At fourteen, I decided to make the jump from home cook to restaurant and started doing every position possible in my neighbors Italian restaurant. The old men in their guinnea-Ts thought I was crazy for wanting to work in the restaurant with them, but after months of hazing me with the worst duties possible, I was taken under their wing and taught the ways of the Italian Kitchen. This place was nothing special, just a small local restaurant staffed by a family of immigrants and their underage neighbor kid, but I loved it. It sounds ridiculous to me now, but that world was so exotic to a normal middle-class white kid. The fact that they made their own bread was enough to keep me gabbing for weeks.

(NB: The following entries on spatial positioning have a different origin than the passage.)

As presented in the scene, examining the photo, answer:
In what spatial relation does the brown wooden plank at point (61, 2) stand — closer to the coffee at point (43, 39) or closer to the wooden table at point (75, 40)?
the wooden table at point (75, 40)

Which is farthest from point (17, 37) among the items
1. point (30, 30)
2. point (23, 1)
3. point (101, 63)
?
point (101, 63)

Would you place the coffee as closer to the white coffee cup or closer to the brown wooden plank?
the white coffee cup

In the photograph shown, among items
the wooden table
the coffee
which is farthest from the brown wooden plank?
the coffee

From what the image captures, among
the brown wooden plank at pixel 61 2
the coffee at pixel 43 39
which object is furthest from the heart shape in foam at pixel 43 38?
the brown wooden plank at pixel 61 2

At sixteen, I read about a new restaurant opening up at a local ski, golf, and tennis resort. There I was drawn in to what I had always dreamed of: the food of the rich. For some reason I was always drawn to what the rich whiteys were eating and I thought that to cook that kind of food was sophisticated and special. After eating veal patties and salisbury steak forever the idea of smoked scallops and black bean cakes just blew my little head away. Everyday was an adventure in learning. The chef was a volatile prima donna, and I quickly learned what I would never become. Nonetheless, I pumped that place for all of the information it could give me and in the meantime I got to cook for the governor, Supreme Court Justices, celebrities of varying degree and a whole lot of aging moneyed white people. The reason I bring race up so much in this portion is because I link the type of food produced at high end resorts to be aimed at their largest clientele and that clientele is the wonderbread whiteys. Not that there is anything wrong with that. I'm white afterall, but with a very blue collar. Maybe the kitchen was also my way of trying to be a social climber. Who knows? Maybe we'll find out as this thing goes on.
Finally in 1988, I graduated from high school and was forced to go to college by my father who was not hearing any more of this, "I just want to be a chef," stuff and packed me off to nowhere Ohio for a brief stint as an avid alcoholic and occasional student. I can't even tell you why I went, but it was for all of the wrong reasons.

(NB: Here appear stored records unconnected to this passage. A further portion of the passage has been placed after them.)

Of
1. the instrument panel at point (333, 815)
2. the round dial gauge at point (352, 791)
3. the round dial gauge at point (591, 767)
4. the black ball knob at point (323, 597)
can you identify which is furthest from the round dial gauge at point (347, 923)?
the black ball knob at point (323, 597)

My heart and head were already stolen by the white jackets and houndstooth pants that rested unused in my closet at home. There is something to be said for the uniform of the chef. Many people giggle about it and brag that they can cook without it and isn't it great because what do those guys in the funny suits really know anyway. Let me tell you, I have done it both ways and the uniform is one of both form and function. It's nice and traditional and ties you into something bigger than just one little restaurant. It's part of a history. Not to mention wearing the jacket at the very least protects you from splatters and burns better than any t-shirt I have ever seen. Not to mention a uniform is a uniform. It's meant to take the wear and tear. Regular clothes just stain and stink, then you can never wear them again for anything else, so why not save them and continually destroy your chef's jacket until the stains will no longer come out and the whole thing has gone a hazy gray from the continuous bleaching it has taken.